* Texte fourni:
Malgré les accusations qu’a pu subir la Ligue de souffler sur les braises du racisme en organisant Noirs et Blancs de manière séparée, l’activité de ses militants laisse un héritage largement positif. Des travailleurs noirs ont commencé grâce à son impulsion à militer sur leur lieu de travail. La Ligue a directement stimulé la formation d’une organisation révolutionnaire unifiée des différents milieux révolutionnaires blancs, la Motor City Labor League. Malgré la disparition de la Ligue, un certain nombre de ses militants et de ceux qu’elle a influencés a impulsé une vague de grèves sauvages en 1973, qui regroupa des ouvriers noirs et blancs.
L’impact de l’activité de la Ligue sur les conditions de travail dans l’industrie fut notable. A partir de 1968, les constructeurs firent accéder un certain nombre d’Afro-américains à des positions de chefs d’équipe et autres postes de responsabilité. Cette politique de cooptation eut d’ailleurs pour effet de couper l’herbe sous les pieds de la Ligue en satisfaisant tout simplement l’une de ses principales revendications…
La formation de la Ligue a probablement représenté la percée la plus importante des idées révolutionnaires au sein de la classe ouvrière étasunienne dans l’après-guerre.
Xavier Guessou
Dan Georgakas et Marvin Surkin (traduit de l’anglais par Laure Mistral), « Détroit : pas d’accord pour crever. Une étude de la révolution urbaine (1967-1975) », Agone, 2015, 368 pages, 24 euros.

* Données de l'exercice:
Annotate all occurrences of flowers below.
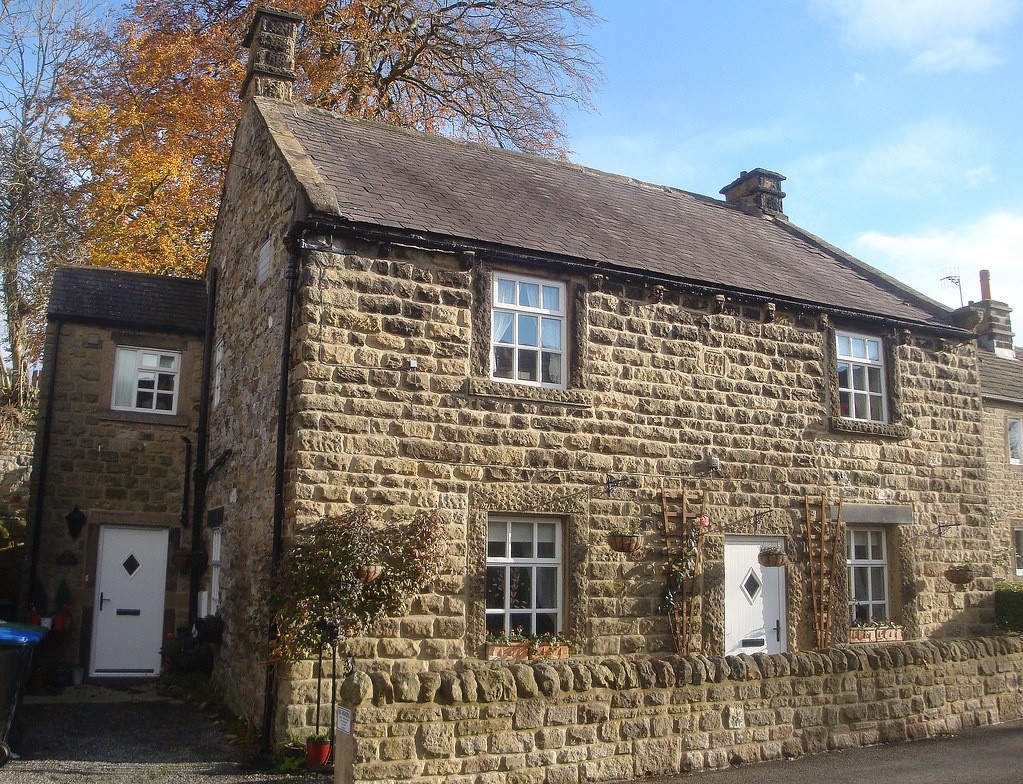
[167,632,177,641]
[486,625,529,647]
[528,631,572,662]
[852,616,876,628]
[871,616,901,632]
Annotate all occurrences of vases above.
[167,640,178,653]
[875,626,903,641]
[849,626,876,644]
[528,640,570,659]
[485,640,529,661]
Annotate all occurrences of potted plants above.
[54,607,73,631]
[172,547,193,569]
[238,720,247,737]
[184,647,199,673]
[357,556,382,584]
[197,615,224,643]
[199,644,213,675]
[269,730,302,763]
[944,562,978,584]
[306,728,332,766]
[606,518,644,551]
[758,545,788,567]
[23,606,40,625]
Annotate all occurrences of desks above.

* À faire:
[1] D'après le texte sur la Ligue, quelle organisation révolutionnaire unifiée la Ligue a-t-elle directement contribué à former ?
[2] Substituez « Label » à « Annotate » dans les lignes, en commençant au début des lignes et en terminant à la ligne qui contient « [23,606,40,625] », sans rien modifier d'autre. Ne reprenez pas les images dans votre réponse.
Le texte et les lignes n'ont aucun lien entre eux.

* Réponses correctes:
[1] La Motor City Labor League.

[2]
Label all occurrences of flowers below.
[167,632,177,641]
[486,625,529,647]
[528,631,572,662]
[852,616,876,628]
[871,616,901,632]
Label all occurrences of vases above.
[167,640,178,653]
[875,626,903,641]
[849,626,876,644]
[528,640,570,659]
[485,640,529,661]
Label all occurrences of potted plants above.
[54,607,73,631]
[172,547,193,569]
[238,720,247,737]
[184,647,199,673]
[357,556,382,584]
[197,615,224,643]
[199,644,213,675]
[269,730,302,763]
[944,562,978,584]
[306,728,332,766]
[606,518,644,551]
[758,545,788,567]
[23,606,40,625]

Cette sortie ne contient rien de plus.